- Origin: Durham, North Carolina
- Genres: Hip hop, soul
- Years active: 2007–present
- Members: Pierce Freelon, Eric Hirsh, Stephen Coffman, Peter Kimosh
- Website: http://www.thebeastmusic.com

= The Beast (band) =

American hip hop group

The Beast is an American alternative hip hop band from Durham, North Carolina. They were formed in 2007 by emcee Pierce Freelon, drummer Stephen Coffman, bassist Peter Kimosh and pianist Eric Hirsh. All members of the band are graduates of UNC Chapel Hill. The Beast is best known for their 2010 album, Freedom Suite, which was recorded with jazz vocalist Nnenna Freelon and released in collaboration with Okayplayer's jazz channel The Revivalist. Other artists the Beast has collaborated with include 9th Wonder, YahZarah, Phonte, The Apple Juice Kid, Geechi Suede (of Camp Lo) and Branford Marsalis.

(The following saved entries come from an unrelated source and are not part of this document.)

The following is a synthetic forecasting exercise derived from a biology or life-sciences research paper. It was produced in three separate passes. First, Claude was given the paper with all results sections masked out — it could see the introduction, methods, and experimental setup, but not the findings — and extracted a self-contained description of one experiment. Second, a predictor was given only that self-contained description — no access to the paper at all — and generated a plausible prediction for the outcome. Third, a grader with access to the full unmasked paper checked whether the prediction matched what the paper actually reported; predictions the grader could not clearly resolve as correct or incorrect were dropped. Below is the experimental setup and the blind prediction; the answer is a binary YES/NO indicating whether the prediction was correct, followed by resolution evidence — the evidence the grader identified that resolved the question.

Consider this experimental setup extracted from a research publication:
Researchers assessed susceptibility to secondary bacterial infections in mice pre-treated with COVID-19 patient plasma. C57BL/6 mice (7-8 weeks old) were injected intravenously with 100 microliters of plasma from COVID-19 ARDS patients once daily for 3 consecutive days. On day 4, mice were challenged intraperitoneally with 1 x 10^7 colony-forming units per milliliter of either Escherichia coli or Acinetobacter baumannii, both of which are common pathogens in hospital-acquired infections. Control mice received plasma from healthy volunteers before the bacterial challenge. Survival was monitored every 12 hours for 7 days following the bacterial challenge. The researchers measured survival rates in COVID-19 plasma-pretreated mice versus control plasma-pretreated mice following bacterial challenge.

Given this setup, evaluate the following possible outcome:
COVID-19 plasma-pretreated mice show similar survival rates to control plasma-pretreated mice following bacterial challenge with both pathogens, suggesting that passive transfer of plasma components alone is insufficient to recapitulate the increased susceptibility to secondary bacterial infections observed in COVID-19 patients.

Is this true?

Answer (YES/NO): NO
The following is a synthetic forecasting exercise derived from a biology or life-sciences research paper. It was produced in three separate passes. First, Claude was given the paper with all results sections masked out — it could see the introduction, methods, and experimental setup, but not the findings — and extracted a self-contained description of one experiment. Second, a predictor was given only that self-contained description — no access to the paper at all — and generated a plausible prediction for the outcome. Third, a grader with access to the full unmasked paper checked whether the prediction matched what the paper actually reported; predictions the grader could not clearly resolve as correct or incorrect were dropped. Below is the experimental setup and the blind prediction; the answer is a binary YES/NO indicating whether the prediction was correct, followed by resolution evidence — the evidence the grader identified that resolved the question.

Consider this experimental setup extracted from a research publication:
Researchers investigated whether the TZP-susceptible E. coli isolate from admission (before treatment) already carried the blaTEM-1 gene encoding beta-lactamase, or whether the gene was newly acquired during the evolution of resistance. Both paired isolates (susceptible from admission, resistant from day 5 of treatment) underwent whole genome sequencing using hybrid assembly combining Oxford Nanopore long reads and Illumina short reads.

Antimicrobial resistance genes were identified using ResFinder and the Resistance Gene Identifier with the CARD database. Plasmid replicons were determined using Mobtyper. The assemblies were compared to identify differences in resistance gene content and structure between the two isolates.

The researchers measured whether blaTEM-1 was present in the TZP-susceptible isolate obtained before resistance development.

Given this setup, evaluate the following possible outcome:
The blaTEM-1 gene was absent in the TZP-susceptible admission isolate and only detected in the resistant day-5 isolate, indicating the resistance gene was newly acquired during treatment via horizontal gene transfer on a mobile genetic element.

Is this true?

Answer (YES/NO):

The band has been praised for their progressive lyrics and eclectic, jazz-based production.

== Discography ==

- Belly (EP, 2008)
- Silence Fiction (2009)
- Freedom Suite (2010)
- Guru Legacy (EP, 2011)
- Gardens (EP, 2013)
- Stories (EP, 2014)
- Doin' What I Love (single, 2015)
- Woke (2017)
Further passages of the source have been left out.